Voluntarily reported pesticide use data shows that these companies apply thousands of gallons and pounds of Restricted Use Pesticides in Hawaii each year.
The Center for Food Safety, CFS, provided legal and policy assistance to this effort. The Washington, DC-based NGO helped draft SB 3095, lobbied for its passage, and encouraged public participation in the legislative process.
CFS also published the first-ever analysis of pesticide use data and its relationship to field trials of genetically engineered crops in Hawaii.
Andrew Kimbrell, executive director of Center for Food Safety, said, “Hawaii is taking action that Pruitt’s EPA refused to take by banning chlorpyrifos. Hawaii is courageously taking the first step towards pesticide policies that will provide for more protection for children as well as more transparency.
Kimbrell believes that other states will follow Hawaii’s lead.
Ashley Lukens, director of Hawaii Center for Food Safety, said, “The families of Hawaii have fought year after year, against millions of dollars of industry spending, all for these basic protections from dangerous pesticides. During these dark Trumpian times, we need stories like this to remind ourselves that when we persevere, we win.”
In 2013 and 2014, the counties of Kauai, Maui, and Hawaii Island passed ordinances to regulate the pesticide practices of the genetically engineered seed industry. Despite popular support, the industry responded by suing each of the counties, arguing that they lacked the authority to regulate pesticides.

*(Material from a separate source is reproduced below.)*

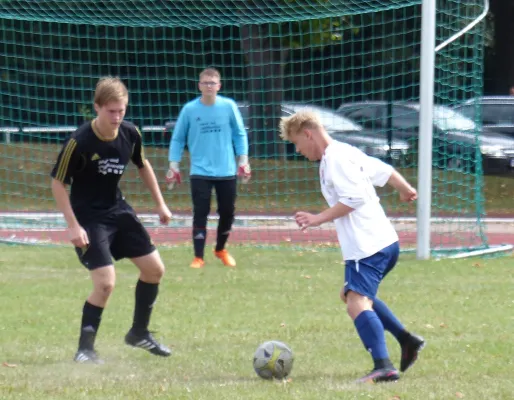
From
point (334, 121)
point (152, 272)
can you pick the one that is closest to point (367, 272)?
point (152, 272)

CFS attorneys defended the counties in federal court, but the ordinances were overturned in 2016 by the 9th Circuit Court of Appeals. The court ruled that it is up to the state, not counties, to regulate agriculture, forcing community members to direct their pesticide lobbying efforts to the state.
Since 2015 a coalition of community members has introduced legislation each year asking for a statewide framework for no-spray buffer zones and disclosure. Thousands testified each session in support of the bill’s passage.
During the legislative debate in February, Agriculture Committee Chair Representative Richard Creagan, who represents part of the Big Island of Hawaii, said, “The profits of the chemical companies are going up and the IQs of our babies, of our keiki, are going down. We have an epidemic of autism and neurodevelopmental disorders in children and chlorpyrifos is one of the contributing factors.”
“The EPA banned chlorpyrifos for indoor use over a decade ago,” Creagan said. “The EPA in our country had thousands of pages of damning evidence and were ready to ban chlorpyrifos for all food uses when Scott Pruitt was appointed by President Trump and scrapped that plan. Enough is enough! We cannot wait for a compromised EPA to act. It is time to ban this close cousin of the nerve agent Sarin. We are treating our babies like the Syrian dictator Assad is treating his own civilians. It is time we stop bowing to the dictates of the chemical companies.”